I Thought A Side Room Would Relax Me…
Most of the beds in Southmead are located in individual side rooms. My idea of bliss. I worship my privacy, don’t like being around fellow poorly patients and have hospital hygiene concerns bordering on the obsessive.
Why was it then, that I not settle in that room? I thought a side room would relax me.
Whatever I tried to do to keep myself amused in the day, or tire myself out for the night did not work. Time would just drag on and on. I wasn’t sleeping well either.
Maybe part of the problem was boredom. My two previous stays in hospital allowed me to use my phone to browse the internet, write my blog, as well as listen to audiobooks and music. This time, with two broken arms, using my mobile was impossible. As I am blogging this post now, over a week later, things have clearly improved – I’ll write later how this all came about.
It wasn’t long before the Intensive Care Unit had enough of me. Clearly I had recovered enough from my ordeal to warrant being moved on from the ward reserved for the seriously ill.
Despite getting rid of me, ICU wouldn’t allow me to take their bed and mattress with me. This involved ropes being tied around my shoulders, back and various other areas of my body, before being elevated into the air, like a circus act, using a hoist.

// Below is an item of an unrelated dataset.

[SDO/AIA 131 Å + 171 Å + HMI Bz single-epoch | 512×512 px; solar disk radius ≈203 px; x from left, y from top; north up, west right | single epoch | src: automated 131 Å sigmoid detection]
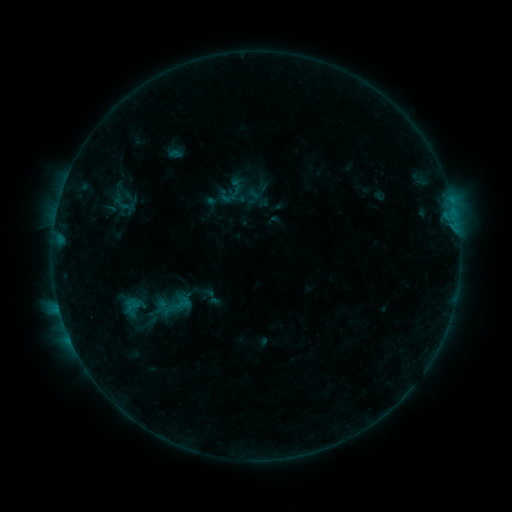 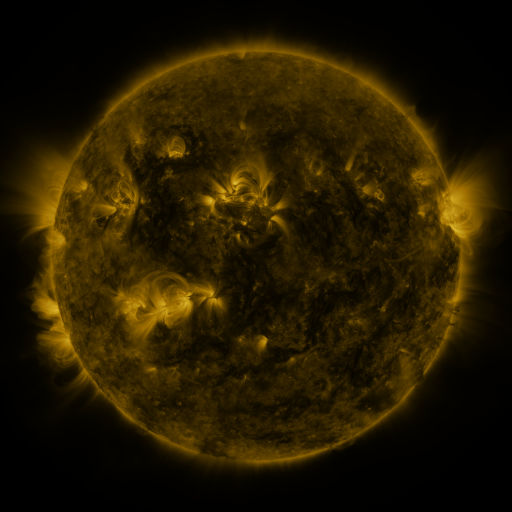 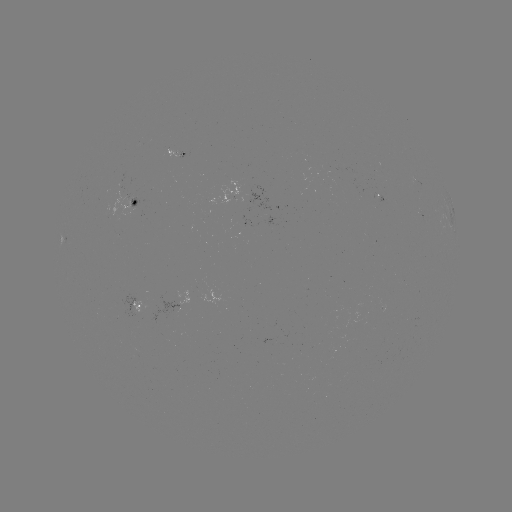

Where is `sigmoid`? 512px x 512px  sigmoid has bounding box [162, 291, 192, 316].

The hoist transfer was a disaster. A pair of physiotherapists thought that it would be wise to lift me from my ICU bed, into a chair, instead of another bed.

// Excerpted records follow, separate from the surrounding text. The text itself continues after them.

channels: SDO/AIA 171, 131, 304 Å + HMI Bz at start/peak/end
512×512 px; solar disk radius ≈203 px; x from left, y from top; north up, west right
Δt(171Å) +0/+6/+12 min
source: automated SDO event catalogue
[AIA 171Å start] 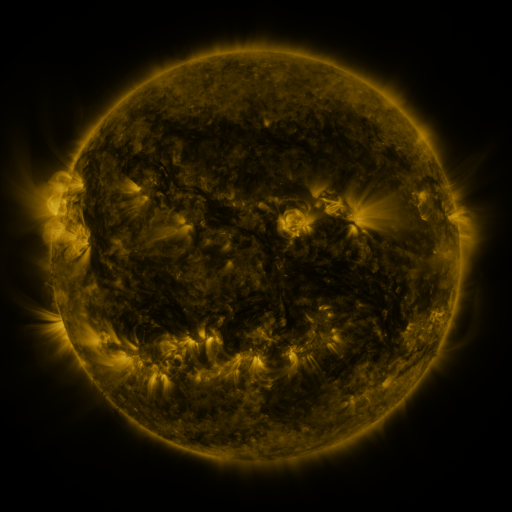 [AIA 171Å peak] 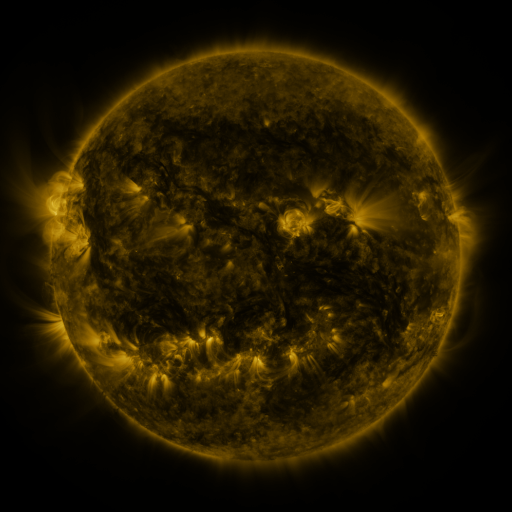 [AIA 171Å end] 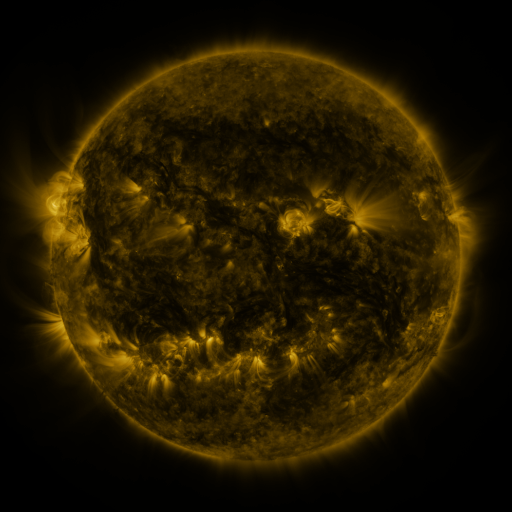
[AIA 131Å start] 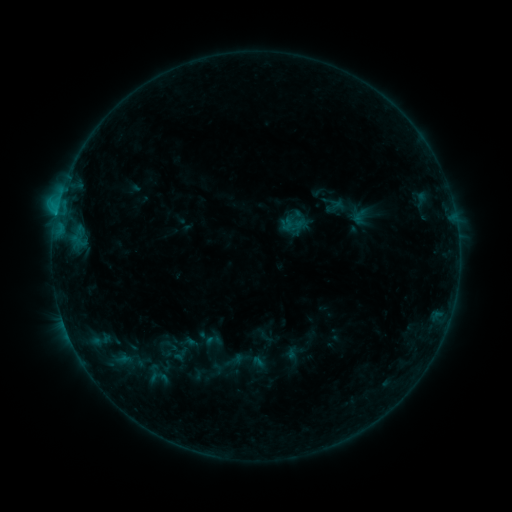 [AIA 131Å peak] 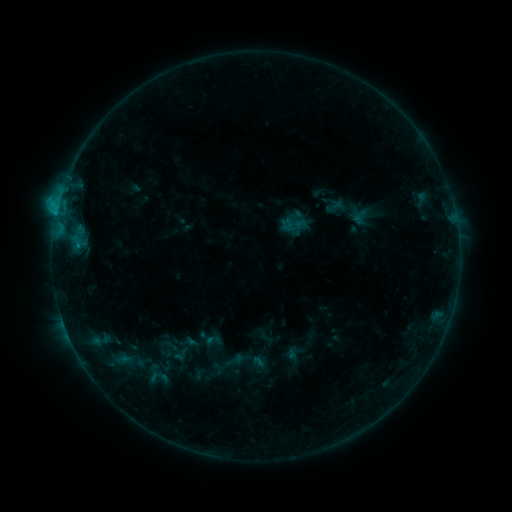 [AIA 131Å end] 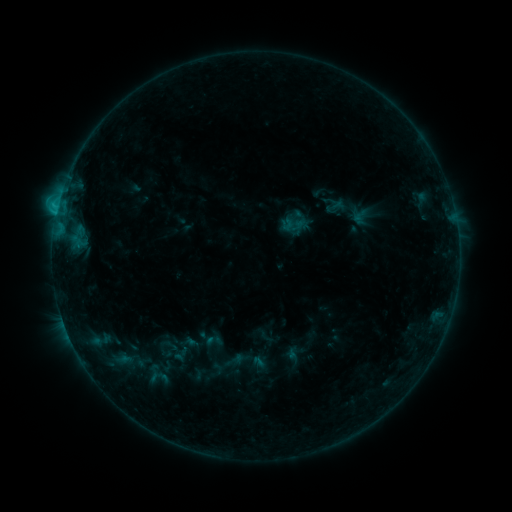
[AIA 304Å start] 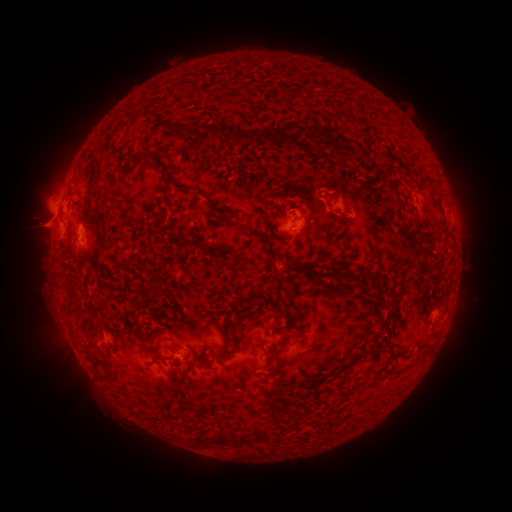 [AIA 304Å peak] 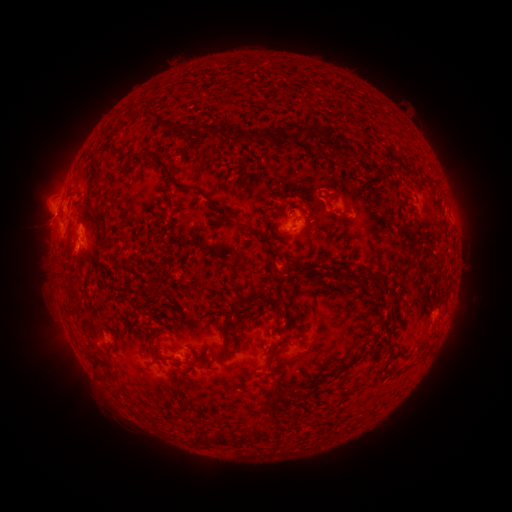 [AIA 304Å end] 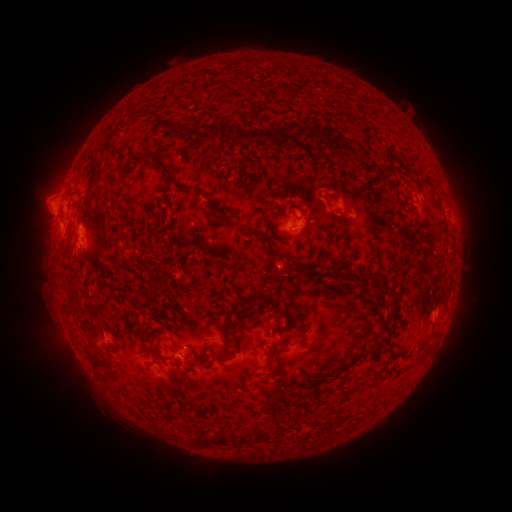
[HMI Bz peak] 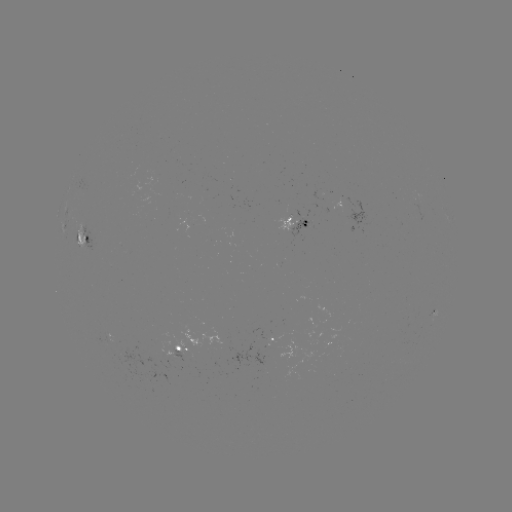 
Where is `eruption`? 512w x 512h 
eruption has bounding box [49, 233, 95, 279].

Due to my long-term back problems, sitting in a chair, even the infamous “comfy chair” (named by the physios), would either leave me in agony, unable to breathe, or both of these frightening scenarios.
Despite my worries and warnings to the physios about my incompatibility with chairs, I was placed in one anyway. I was asked to sit in the chair for twenty minutes. The stopwatch was yet to reach five of these, before I was screaming to be placed back into bed and for my BiPap breathing aid – primary reserved for sleeping – to be turned on and placed on my face.
This was a low and it was clear that I was a long way from being discharged home.